ShrimpCrackers
ShrimpCrackers

Reputation: 4542

C++ - Is destructor called when a vector holds objects?

If I dynamically allocate objects of a class inside a vector, is the destructor for each object called if I use clear()?

Upvotes: 2

Views: 2104

Answers (2)

Walter Mundt
Walter Mundt

Reputation: 25271

What do you mean by "dynamically allocate" precisely? If you use a vector<foo> then you are fine. If you are putting pointers in via vector<foo*> then destructors will not get called, because the pointers don't have destructors per se.
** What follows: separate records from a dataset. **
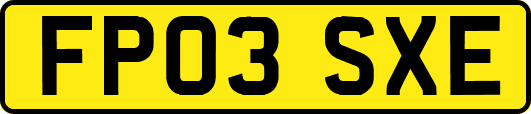 FP03SXE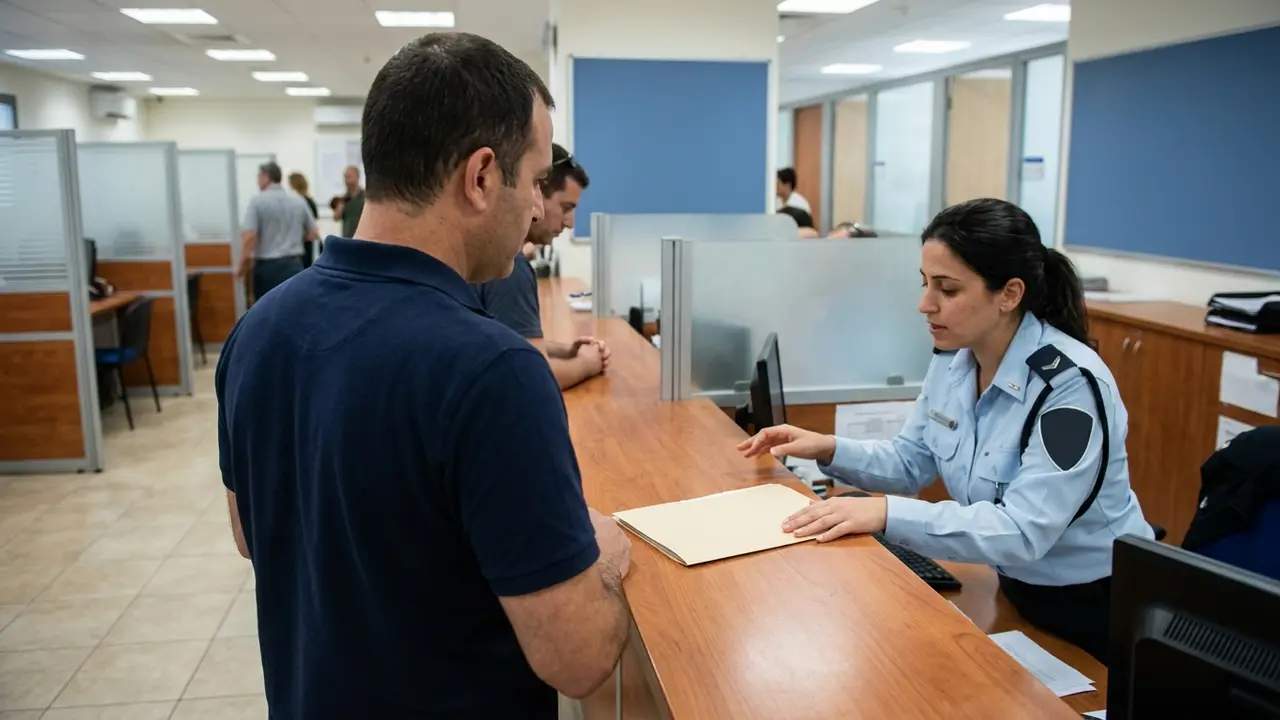 אילו מסמכים וטופס דרושים להגשת בקשה לרישיון נשק? - עורך דין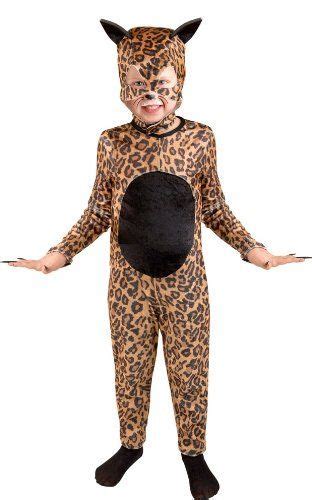 Child's Cheetah Cat Girl Halloween Costume (Size: Large 10 12) | Best ...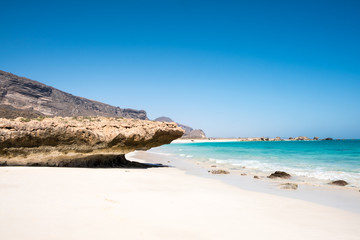 Fazayah Beach, Salalah, Sultanate of Oman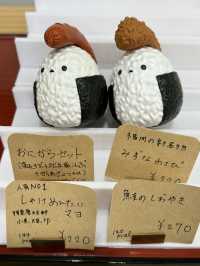 【福岡ランチ】みんな大好きおにぎり🍙小腹が空いたらテイクアウトできる🍙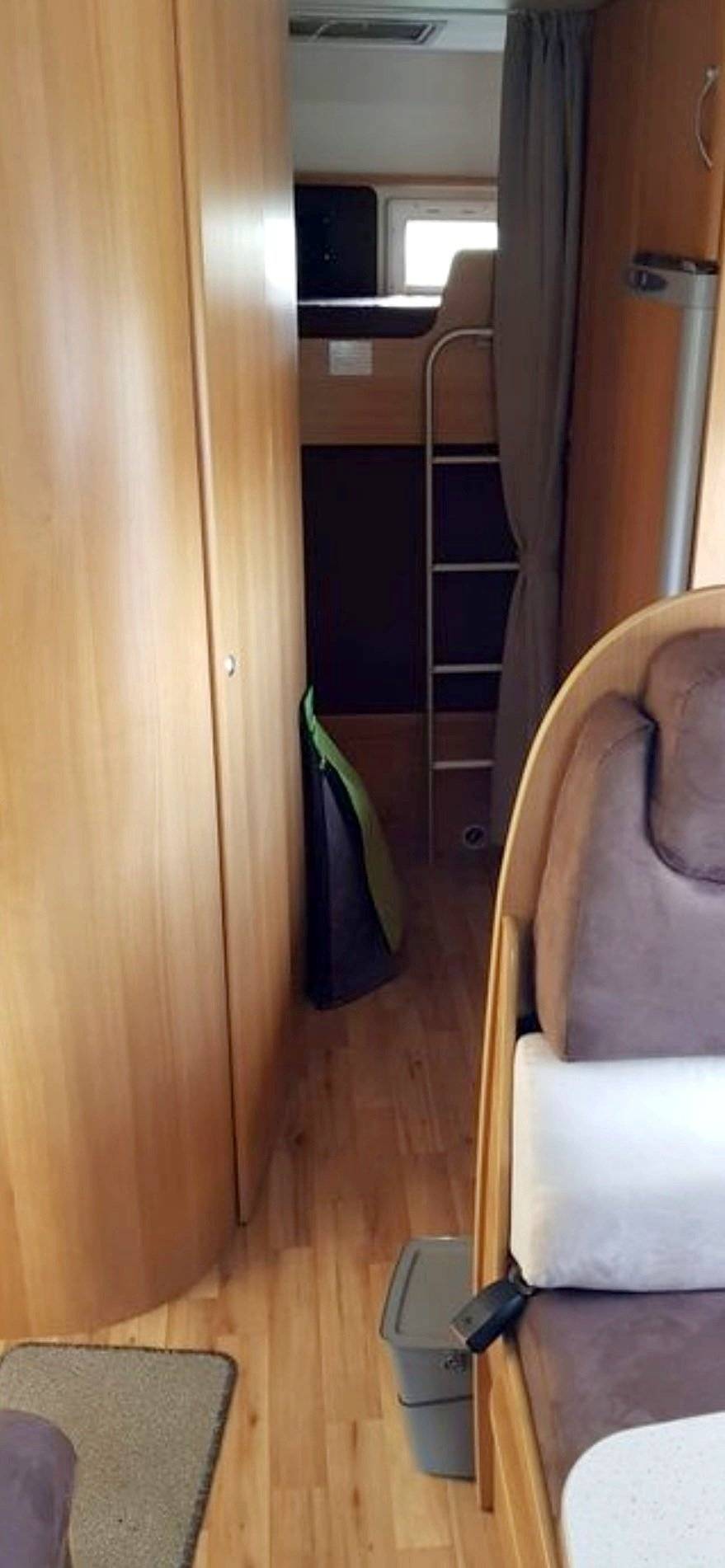 Chausson Ducato 2,3 l 130 ch.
Note, however, that in the vector<foo> case, you may find your constructors and destructors called a lot more than you expect e.g. when the vector is resized, because the vector will use them when moving the objects in memory if it needs to. You can use a Boost shared_ptr to get around that, though there is a small perf cost due to the reference-count bookkeeping.

My advice: use vector<foo> if the objects are cheap to copy and destroy, and vector<shared_ptr<foo> > if they're expensive or hard/impossible to copy. Never use vector<foo*> unless you specifically want to avoid having the vector handle memory management, and only then be careful; it's rarely a good idea IMHO.

Upvotes: 6

paxdiablo
paxdiablo

Reputation: 881983

Yes, they are all cleaned up properly.

From this link:

All the elements of the vector are dropped: their destructors are called, and then they are removed from the vector container, leaving the container with a size of 0.

The [sequence.reqmts] section of the upcoming standard also makes this clear:

a.clear() destroys all elements in a, invalidates all references, pointers, and iterators referring to the elements of a and may invalidate the past-the-end iterator.